C’était bien un fils plus jeune, qui n’était peut-être même pas encore né à l’époque de la fuite de Thu-kimnibol. Mais le choix de ce Ganthiav pour le recevoir n’avait-il pas quelque chose d’insultant ?

Garde ton calme, se dit Thu-kimnibol. Quoi qu’il advienne, garde ton calme.

— Voulez-vous me suivre ? demanda Ganthiav tandis que la lourde porte s’ouvrait en grinçant.
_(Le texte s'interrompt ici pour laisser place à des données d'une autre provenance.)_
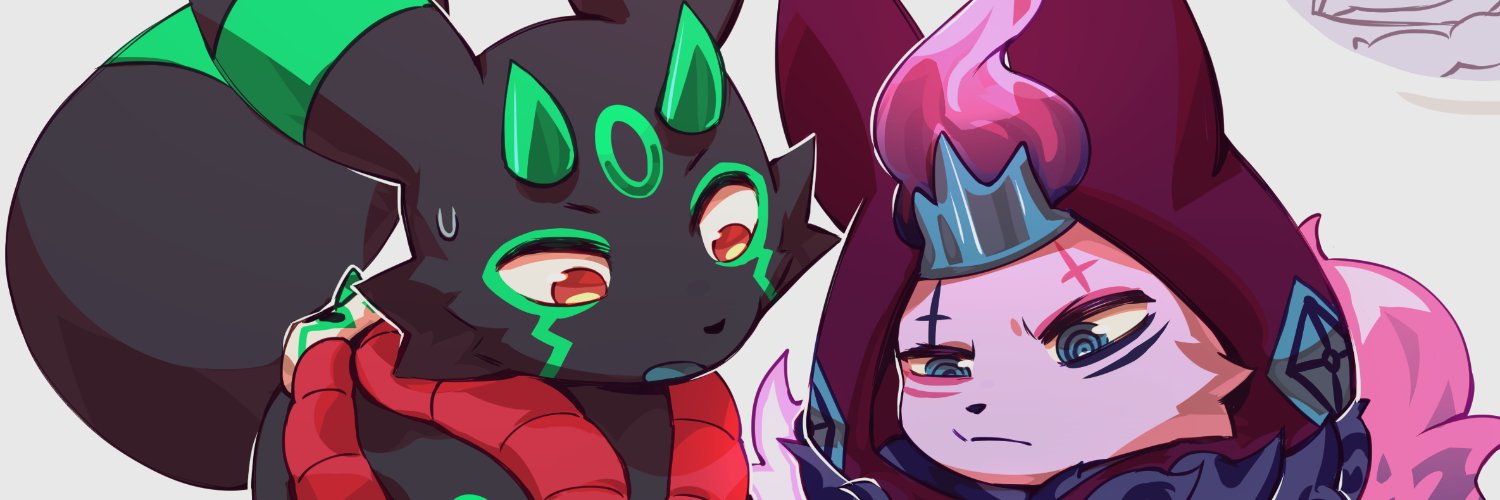 xhrlo's profile banner image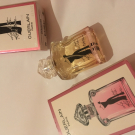 Swatch de Jamie62 : La Petite Robe Noire Couture, Guerlain
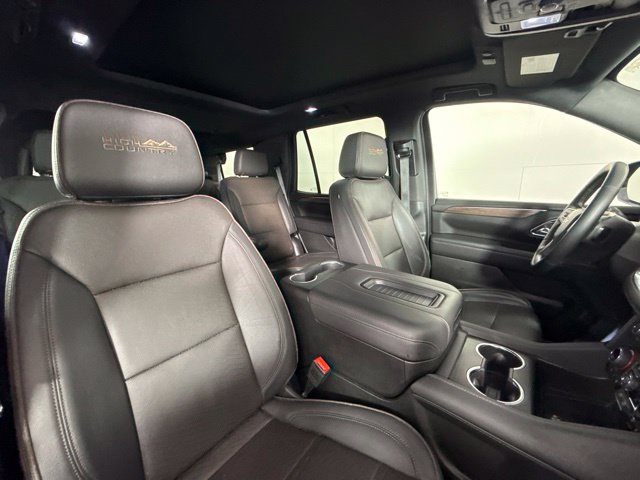 Used 2023 Chevrolet Tahoe High Country AWD/4WD image 36
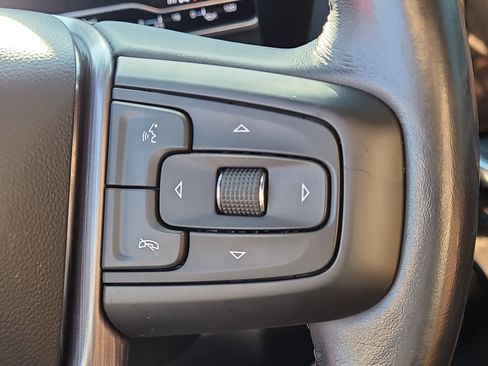 Used 2024 GMC Sierra 2500 Denali Ultimate image 24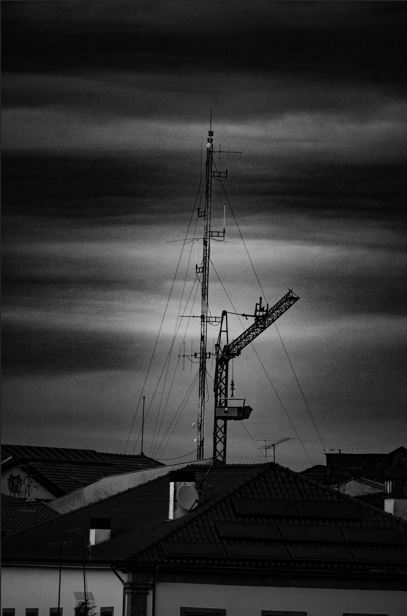 antenas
Thu-kimnibol leva de nouveau la tête vers le sommet de la muraille occupé par la multitude immobile des hommes en armes. Il y découvrit une sorte de pavillon, une construction à dôme faite d’une pierre plus grise et plus lisse que le mur. Une longue ouverture aménagée dans la façade permettait d’embrasser toute la plaine du regard. Les yeux de Thu-kimnibol se posèrent sur cette ouverture et y demeurèrent fixés quelques instants. Il discerna une silhouette qui se tenait près de l’ouverture. Puis la silhouette s’avança dans la lumière et Thu-kimnibol reconnut les yeux gris de Salaman, roi de Yissou, qui braquait sur lui un regard froid, dur et implacable.